Extract all of the records below, reproducing every line word for word.

___ Information given

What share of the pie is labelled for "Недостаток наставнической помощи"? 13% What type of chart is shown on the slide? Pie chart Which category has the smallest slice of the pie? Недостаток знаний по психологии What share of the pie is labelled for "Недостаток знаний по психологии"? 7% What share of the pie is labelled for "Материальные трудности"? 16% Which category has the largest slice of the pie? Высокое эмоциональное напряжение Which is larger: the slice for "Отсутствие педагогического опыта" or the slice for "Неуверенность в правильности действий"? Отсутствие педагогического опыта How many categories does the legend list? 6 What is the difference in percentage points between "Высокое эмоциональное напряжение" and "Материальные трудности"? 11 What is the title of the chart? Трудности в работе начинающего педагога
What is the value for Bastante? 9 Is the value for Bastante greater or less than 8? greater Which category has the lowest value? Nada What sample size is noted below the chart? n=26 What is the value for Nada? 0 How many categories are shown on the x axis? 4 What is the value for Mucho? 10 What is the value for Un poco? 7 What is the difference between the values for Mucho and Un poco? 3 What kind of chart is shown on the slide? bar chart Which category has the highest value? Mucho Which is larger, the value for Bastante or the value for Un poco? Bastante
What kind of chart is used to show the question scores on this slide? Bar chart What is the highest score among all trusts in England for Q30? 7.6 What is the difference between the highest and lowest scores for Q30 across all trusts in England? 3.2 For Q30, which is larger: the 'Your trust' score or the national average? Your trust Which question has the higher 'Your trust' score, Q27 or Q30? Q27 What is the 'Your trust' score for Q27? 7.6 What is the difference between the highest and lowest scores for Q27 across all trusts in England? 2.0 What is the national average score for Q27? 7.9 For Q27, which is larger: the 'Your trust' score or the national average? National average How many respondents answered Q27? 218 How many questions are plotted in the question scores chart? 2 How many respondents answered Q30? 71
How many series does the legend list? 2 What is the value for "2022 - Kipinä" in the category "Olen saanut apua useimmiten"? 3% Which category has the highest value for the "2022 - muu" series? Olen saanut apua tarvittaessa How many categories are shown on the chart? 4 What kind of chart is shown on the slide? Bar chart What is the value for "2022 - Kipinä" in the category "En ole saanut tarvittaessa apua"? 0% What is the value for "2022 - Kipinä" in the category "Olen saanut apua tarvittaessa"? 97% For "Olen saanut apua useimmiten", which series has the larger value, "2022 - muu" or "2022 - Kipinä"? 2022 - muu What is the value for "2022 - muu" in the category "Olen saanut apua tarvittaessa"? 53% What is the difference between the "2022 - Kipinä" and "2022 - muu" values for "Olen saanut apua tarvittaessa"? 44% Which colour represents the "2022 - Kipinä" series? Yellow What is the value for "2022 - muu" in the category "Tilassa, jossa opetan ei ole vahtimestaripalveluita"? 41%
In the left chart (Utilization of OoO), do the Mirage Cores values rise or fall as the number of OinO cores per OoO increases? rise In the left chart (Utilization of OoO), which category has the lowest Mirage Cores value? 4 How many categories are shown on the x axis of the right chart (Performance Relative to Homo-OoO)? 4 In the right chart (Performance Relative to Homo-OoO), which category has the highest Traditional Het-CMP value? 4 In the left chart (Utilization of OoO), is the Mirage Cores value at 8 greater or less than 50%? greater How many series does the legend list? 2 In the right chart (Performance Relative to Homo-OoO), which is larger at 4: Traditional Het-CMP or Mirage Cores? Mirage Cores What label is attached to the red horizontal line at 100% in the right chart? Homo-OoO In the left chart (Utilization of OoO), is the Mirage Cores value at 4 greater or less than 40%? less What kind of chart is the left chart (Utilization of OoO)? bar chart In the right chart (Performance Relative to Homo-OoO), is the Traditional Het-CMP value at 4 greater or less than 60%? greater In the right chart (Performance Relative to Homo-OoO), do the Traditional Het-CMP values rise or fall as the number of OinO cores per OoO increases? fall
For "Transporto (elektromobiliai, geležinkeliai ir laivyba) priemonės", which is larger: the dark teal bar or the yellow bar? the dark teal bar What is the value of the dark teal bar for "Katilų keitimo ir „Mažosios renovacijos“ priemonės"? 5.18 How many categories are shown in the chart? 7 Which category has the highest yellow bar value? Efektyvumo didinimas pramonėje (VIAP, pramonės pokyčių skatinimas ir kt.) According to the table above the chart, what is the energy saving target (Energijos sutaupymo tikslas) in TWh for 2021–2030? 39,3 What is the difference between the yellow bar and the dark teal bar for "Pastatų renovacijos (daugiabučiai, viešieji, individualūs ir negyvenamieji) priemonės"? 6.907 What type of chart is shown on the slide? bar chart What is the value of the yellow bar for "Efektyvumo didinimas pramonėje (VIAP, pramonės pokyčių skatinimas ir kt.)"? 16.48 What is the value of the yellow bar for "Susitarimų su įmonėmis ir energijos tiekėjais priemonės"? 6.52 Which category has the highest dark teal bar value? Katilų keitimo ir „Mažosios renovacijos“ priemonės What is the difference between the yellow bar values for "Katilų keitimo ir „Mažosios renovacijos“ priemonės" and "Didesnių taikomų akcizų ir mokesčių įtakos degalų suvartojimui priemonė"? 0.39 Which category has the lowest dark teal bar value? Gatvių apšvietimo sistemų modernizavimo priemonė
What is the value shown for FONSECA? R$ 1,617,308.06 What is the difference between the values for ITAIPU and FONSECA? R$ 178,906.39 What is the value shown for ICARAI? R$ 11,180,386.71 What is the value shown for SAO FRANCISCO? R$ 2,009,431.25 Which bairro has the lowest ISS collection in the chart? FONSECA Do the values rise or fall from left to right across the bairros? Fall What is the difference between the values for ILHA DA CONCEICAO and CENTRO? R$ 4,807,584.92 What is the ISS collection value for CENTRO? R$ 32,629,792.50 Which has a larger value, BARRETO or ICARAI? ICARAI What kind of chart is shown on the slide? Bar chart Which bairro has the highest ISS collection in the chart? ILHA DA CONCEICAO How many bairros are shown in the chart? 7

______

Your response >>
What share of the pie is labelled for "Недостаток наставнической помощи"? 13% What type of chart is shown on the slide? Pie chart Which category has the smallest slice of the pie? Недостаток знаний по психологии What share of the pie is labelled for "Недостаток знаний по психологии"? 7% What share of the pie is labelled for "Материальные трудности"? 16% Which category has the largest slice of the pie? Высокое эмоциональное напряжение Which is larger: the slice for "Отсутствие педагогического опыта" or the slice for "Неуверенность в правильности действий"? Отсутствие педагогического опыта How many categories does the legend list? 6 What is the difference in percentage points between "Высокое эмоциональное напряжение" and "Материальные трудности"? 11 What is the title of the chart? Трудности в работе начинающего педагога
What is the value for Bastante? 9 Is the value for Bastante greater or less than 8? greater Which category has the lowest value? Nada What sample size is noted below the chart? n=26 What is the value for Nada? 0 How many categories are shown on the x axis? 4 What is the value for Mucho? 10 What is the value for Un poco? 7 What is the difference between the values for Mucho and Un poco? 3 What kind of chart is shown on the slide? bar chart Which category has the highest value? Mucho Which is larger, the value for Bastante or the value for Un poco? Bastante
What kind of chart is used to show the question scores on this slide? Bar chart What is the highest score among all trusts in England for Q30? 7.6 What is the difference between the highest and lowest scores for Q30 across all trusts in England? 3.2 For Q30, which is larger: the 'Your trust' score or the national average? Your trust Which question has the higher 'Your trust' score, Q27 or Q30? Q27 What is the 'Your trust' score for Q27? 7.6 What is the difference between the highest and lowest scores for Q27 across all trusts in England? 2.0 What is the national average score for Q27? 7.9 For Q27, which is larger: the 'Your trust' score or the national average? National average How many respondents answered Q27? 218 How many questions are plotted in the question scores chart? 2 How many respondents answered Q30? 71
How many series does the legend list? 2 What is the value for "2022 - Kipinä" in the category "Olen saanut apua useimmiten"? 3% Which category has the highest value for the "2022 - muu" series? Olen saanut apua tarvittaessa How many categories are shown on the chart? 4 What kind of chart is shown on the slide? Bar chart What is the value for "2022 - Kipinä" in the category "En ole saanut tarvittaessa apua"? 0% What is the value for "2022 - Kipinä" in the category "Olen saanut apua tarvittaessa"? 97% For "Olen saanut apua useimmiten", which series has the larger value, "2022 - muu" or "2022 - Kipinä"? 2022 - muu What is the value for "2022 - muu" in the category "Olen saanut apua tarvittaessa"? 53% What is the difference between the "2022 - Kipinä" and "2022 - muu" values for "Olen saanut apua tarvittaessa"? 44% Which colour represents the "2022 - Kipinä" series? Yellow What is the value for "2022 - muu" in the category "Tilassa, jossa opetan ei ole vahtimestaripalveluita"? 41%
In the left chart (Utilization of OoO), do the Mirage Cores values rise or fall as the number of OinO cores per OoO increases? rise In the left chart (Utilization of OoO), which category has the lowest Mirage Cores value? 4 How many categories are shown on the x axis of the right chart (Performance Relative to Homo-OoO)? 4 In the right chart (Performance Relative to Homo-OoO), which category has the highest Traditional Het-CMP value? 4 In the left chart (Utilization of OoO), is the Mirage Cores value at 8 greater or less than 50%? greater How many series does the legend list? 2 In the right chart (Performance Relative to Homo-OoO), which is larger at 4: Traditional Het-CMP or Mirage Cores? Mirage Cores What label is attached to the red horizontal line at 100% in the right chart? Homo-OoO In the left chart (Utilization of OoO), is the Mirage Cores value at 4 greater or less than 40%? less What kind of chart is the left chart (Utilization of OoO)? bar chart In the right chart (Performance Relative to Homo-OoO), is the Traditional Het-CMP value at 4 greater or less than 60%? greater In the right chart (Performance Relative to Homo-OoO), do the Traditional Het-CMP values rise or fall as the number of OinO cores per OoO increases? fall
For "Transporto (elektromobiliai, geležinkeliai ir laivyba) priemonės", which is larger: the dark teal bar or the yellow bar? the dark teal bar What is the value of the dark teal bar for "Katilų keitimo ir „Mažosios renovacijos“ priemonės"? 5.18 How many categories are shown in the chart? 7 Which category has the highest yellow bar value? Efektyvumo didinimas pramonėje (VIAP, pramonės pokyčių skatinimas ir kt.) According to the table above the chart, what is the energy saving target (Energijos sutaupymo tikslas) in TWh for 2021–2030? 39,3 What is the difference between the yellow bar and the dark teal bar for "Pastatų renovacijos (daugiabučiai, viešieji, individualūs ir negyvenamieji) priemonės"? 6.907 What type of chart is shown on the slide? bar chart What is the value of the yellow bar for "Efektyvumo didinimas pramonėje (VIAP, pramonės pokyčių skatinimas ir kt.)"? 16.48 What is the value of the yellow bar for "Susitarimų su įmonėmis ir energijos tiekėjais priemonės"? 6.52 Which category has the highest dark teal bar value? Katilų keitimo ir „Mažosios renovacijos“ priemonės What is the difference between the yellow bar values for "Katilų keitimo ir „Mažosios renovacijos“ priemonės" and "Didesnių taikomų akcizų ir mokesčių įtakos degalų suvartojimui priemonė"? 0.39 Which category has the lowest dark teal bar value? Gatvių apšvietimo sistemų modernizavimo priemonė
What is the value shown for FONSECA? R$ 1,617,308.06 What is the difference between the values for ITAIPU and FONSECA? R$ 178,906.39 What is the value shown for ICARAI? R$ 11,180,386.71 What is the value shown for SAO FRANCISCO? R$ 2,009,431.25 Which bairro has the lowest ISS collection in the chart? FONSECA Do the values rise or fall from left to right across the bairros? Fall What is the difference between the values for ILHA DA CONCEICAO and CENTRO? R$ 4,807,584.92 What is the ISS collection value for CENTRO? R$ 32,629,792.50 Which has a larger value, BARRETO or ICARAI? ICARAI What kind of chart is shown on the slide? Bar chart Which bairro has the highest ISS collection in the chart? ILHA DA CONCEICAO How many bairros are shown in the chart? 7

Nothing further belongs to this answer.